As someone who loved the point in history class where the lessons turned to the British monarchy, and who could at one point name all of the British regents from Richard III through Elizabeth II in order, it's no surprise I have been watching The Tudors. I have been a little reluctant to post about it, however, because I don't know that anyone who reads this blog (other than me) actually gets Showtime, but Comcast is offering the first two episodes for free On Demand, so everyone can at least catch the beginning. And it's worth a viewing.
The show stars Jonathan Rhys Meyers (although some like to refer to him as "the hot guy from Match Point," although I have never seen the film, nor have I seen Bend It Like Beckham) as King Henry VIII, following him through the early period of his monarchy. This is not the bloated, tired Henry VIII of Charles Laughton or Richard Burton films. This Henry is slim and athletic (although there is still some gluttony--with various women in bed) and, although I have never found Rhys Meyers to be so before, pretty attractive.
At the start of the series, Henry is married to Catherine of Aragon, and like HBO's Rome, we know how this story ends. But although I watched the first six episodes of Rome, I was never hooked. The characters weren't compelling enough to tune in week after week. Not so here. Rhys-Meyers' Henry is multi-faceted and conflicted. A self-professed humanist, but a realist about the duties of his monarchy; loyal to his friends, but vicious toward his wife. And the supporting cast is quite good as well, notably Sam Neill as the ambitious Cardinal Wolsey and Nick Dunning as the Joe Simpson-esque Thomas Boleyn, a man willing to pimp his two daughters for a little bit of status. Jeremy Northam has also been good as Sir Thomas More, although he hasn't been spotlighted in the first two episodes; I suspect he will be featured more in the future. The show also treats us to smaller stories within the larger arc, such as the beheading of the Duke of Buckingham, which help keep the episodes fresh.
Of course, Anne Boleyn is sure to be the other star of this series, although she has only made brief appearances thus far. As of yet, there isn't much to say about her except that she's cute and the casting department did a good job of choosing an actress who really could pass as her sister to play Mary Boleyn.

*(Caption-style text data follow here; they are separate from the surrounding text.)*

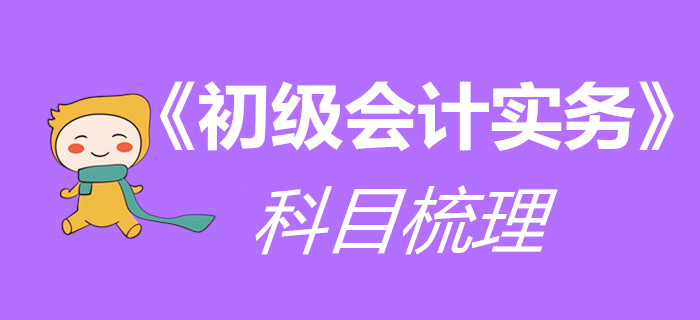 一文帶你梳理《初級會計實務》科目，干貨技巧都在這里！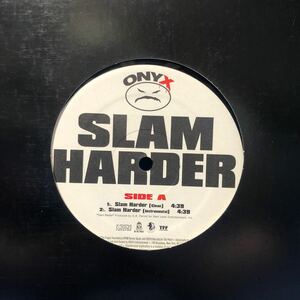 c 12インチ ONYX SLAM HARDER / HOLD UP LP レコード 5点以上落札で送料無料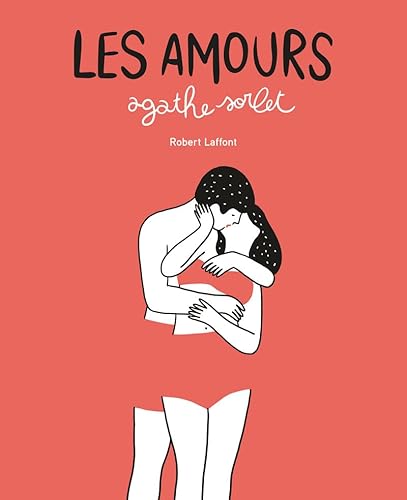 Les Amours von ROBERT LAFFONT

Oh, and in a nice touch, she wears the necklace worn in her most famous painting, which I now think of as "Betty's necklace on Ugly Betty" (see painting to the right).

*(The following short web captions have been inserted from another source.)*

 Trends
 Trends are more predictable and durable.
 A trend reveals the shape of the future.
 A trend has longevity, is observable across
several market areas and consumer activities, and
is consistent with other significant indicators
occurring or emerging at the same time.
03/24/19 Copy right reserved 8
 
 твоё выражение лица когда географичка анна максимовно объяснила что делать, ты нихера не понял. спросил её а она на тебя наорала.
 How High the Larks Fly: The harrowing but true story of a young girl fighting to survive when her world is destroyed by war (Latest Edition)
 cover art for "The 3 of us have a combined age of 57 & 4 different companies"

I'm unsure how far into his reign the show will go, although I suspect most of season one will consist of Henry's affair with Anne and his divorce from Catherine and split from Catholicism. (Theoretically, with the title of the series, it could go all the way to the death of Elizabeth I, but I doubt we will get there.) History has given the writers a fascinating story, and thus far they have delivered with good scripts and great acting.